* **What to work on**
An unchanged copy of each entry below is needed; keep the pictures out of it.

* **Information supplied**
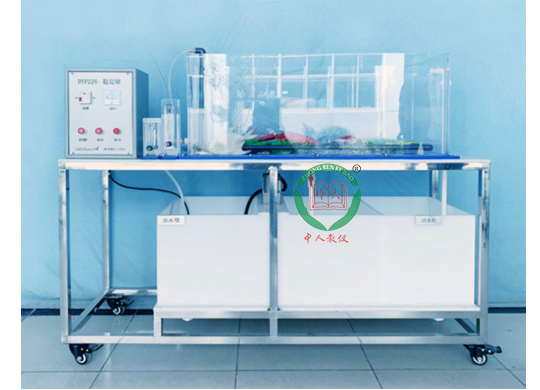 һ廯ˮﴦʵװ,ˮﴦʾ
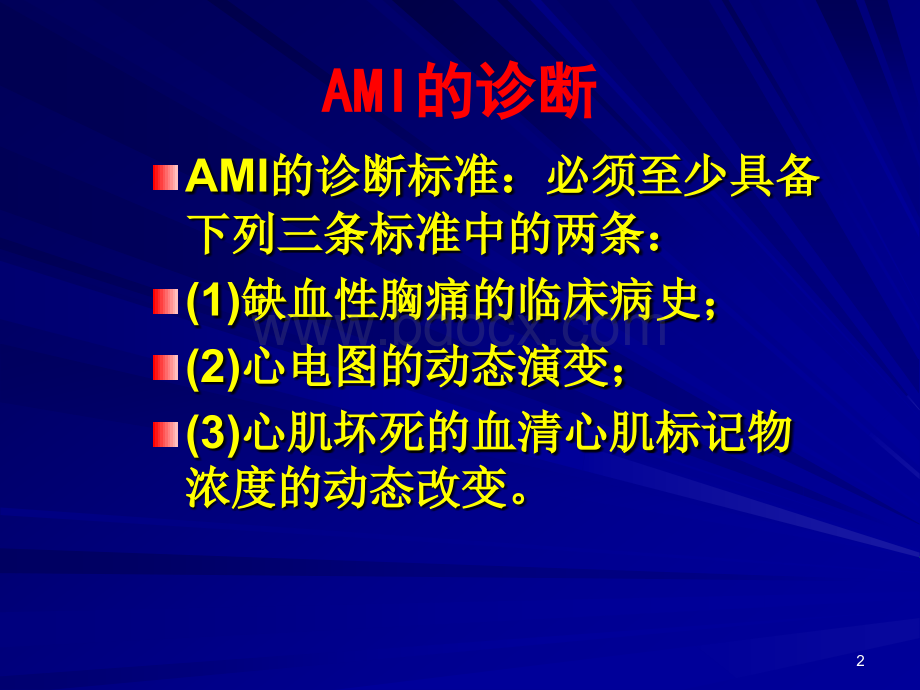 急性心肌梗死诊断和治疗讲座PPT格式课件下载.ppt_第2页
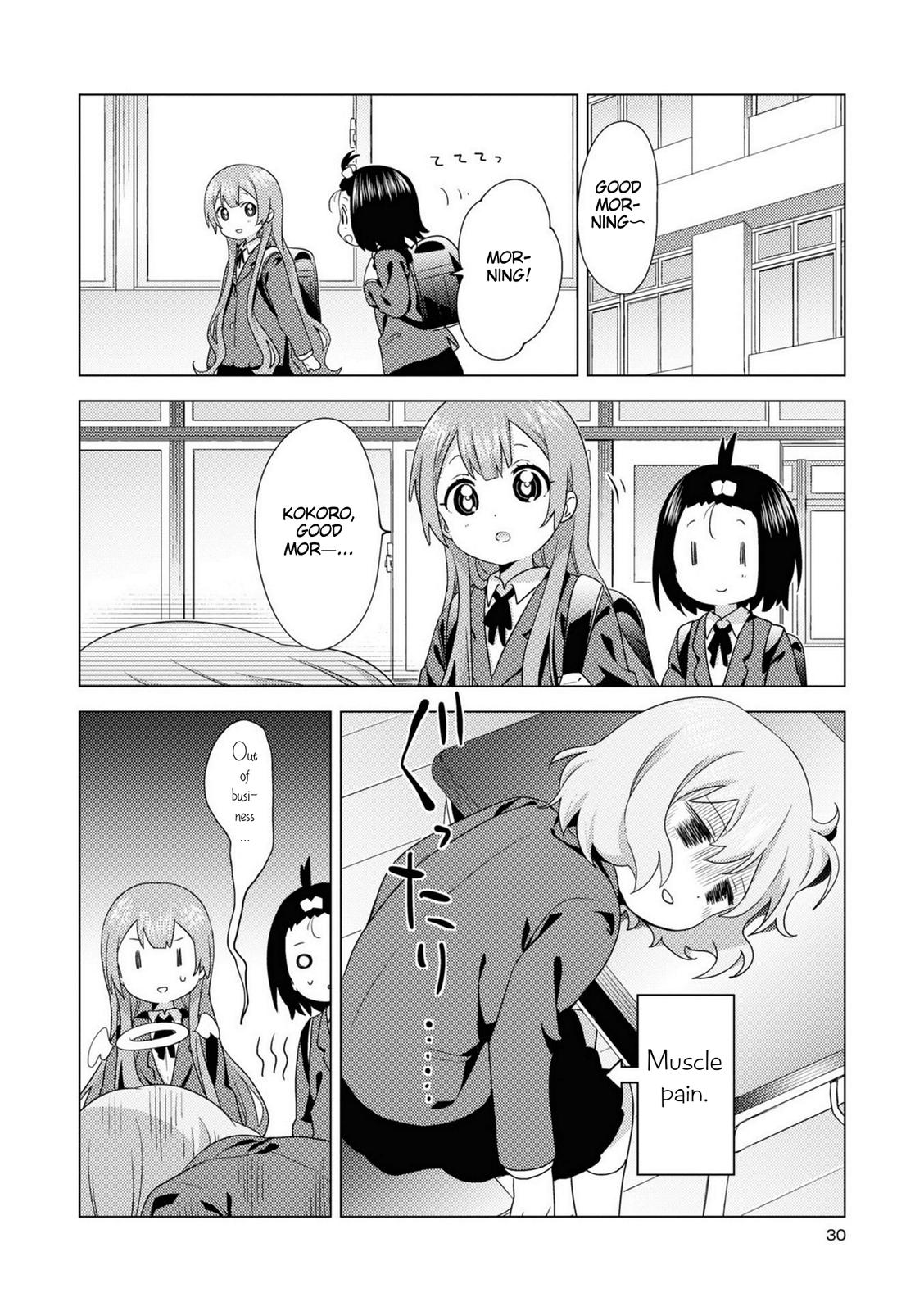 Read Oomuroke chapter 69 image 7 on Lezhin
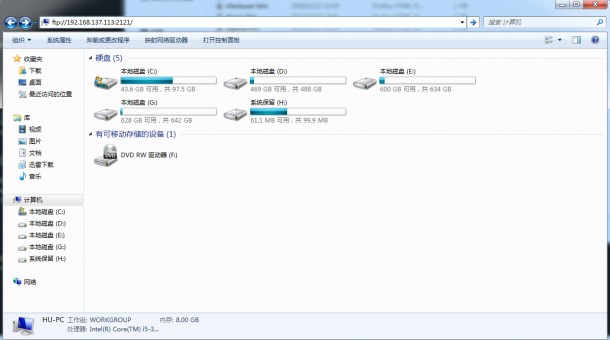 小米3WIFI远程文件管理7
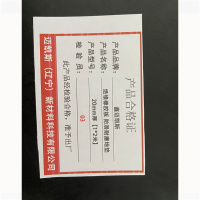 鑫迈凯斯 绝缘橡胶板 防滑耐磨地垫20mm厚[1*2米] 张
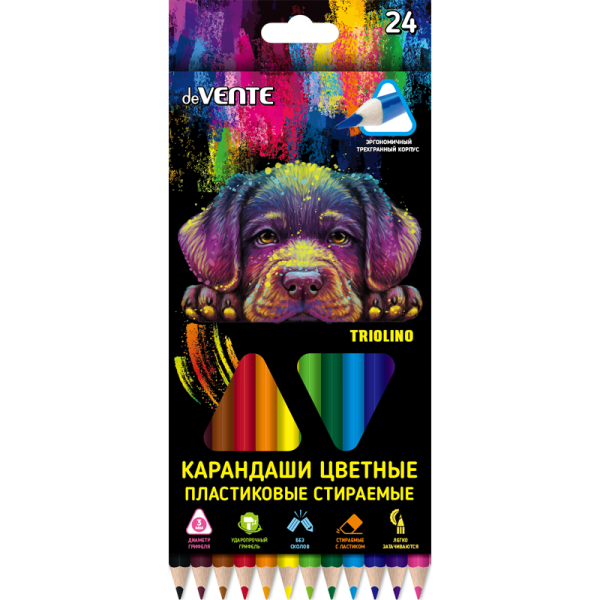 5024550_1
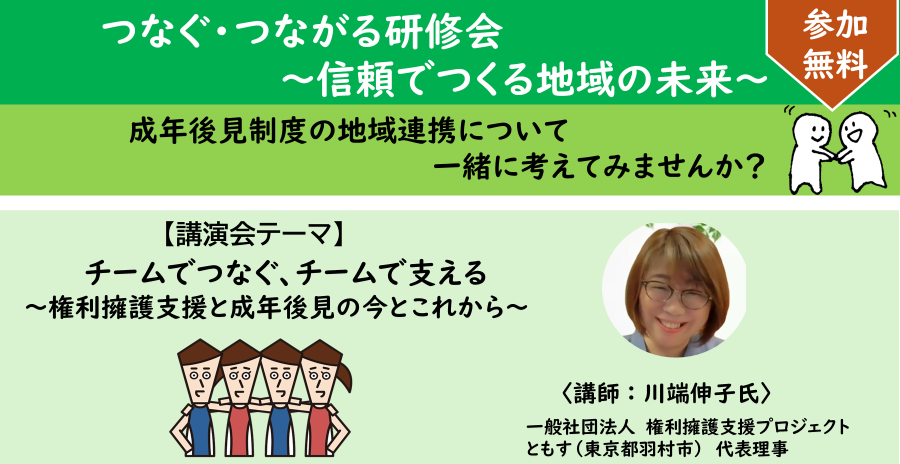 画像６.png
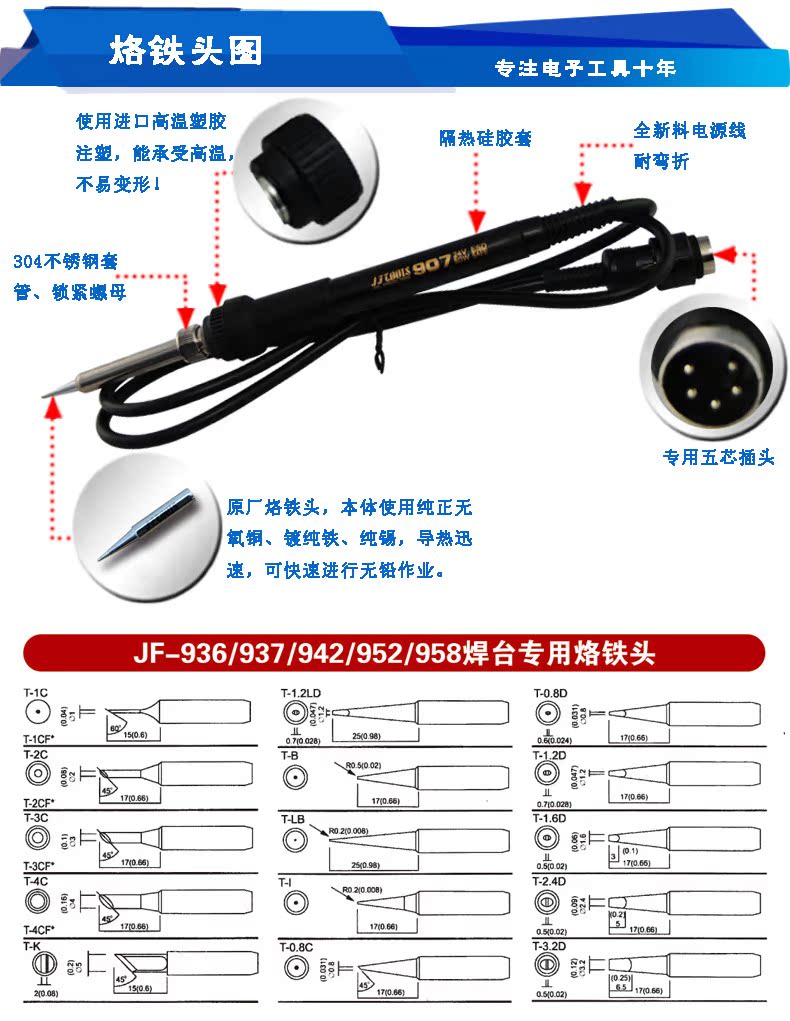 936烙铁手柄接线顺序图片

* **Final answer**
 һ廯ˮﴦʵװ,ˮﴦʾ
 急性心肌梗死诊断和治疗讲座PPT格式课件下载.ppt_第2页
 Read Oomuroke chapter 69 image 7 on Lezhin
 小米3WIFI远程文件管理7
 鑫迈凯斯 绝缘橡胶板 防滑耐磨地垫20mm厚[1*2米] 张
 5024550_1
 画像６.png
 936烙铁手柄接线顺序图片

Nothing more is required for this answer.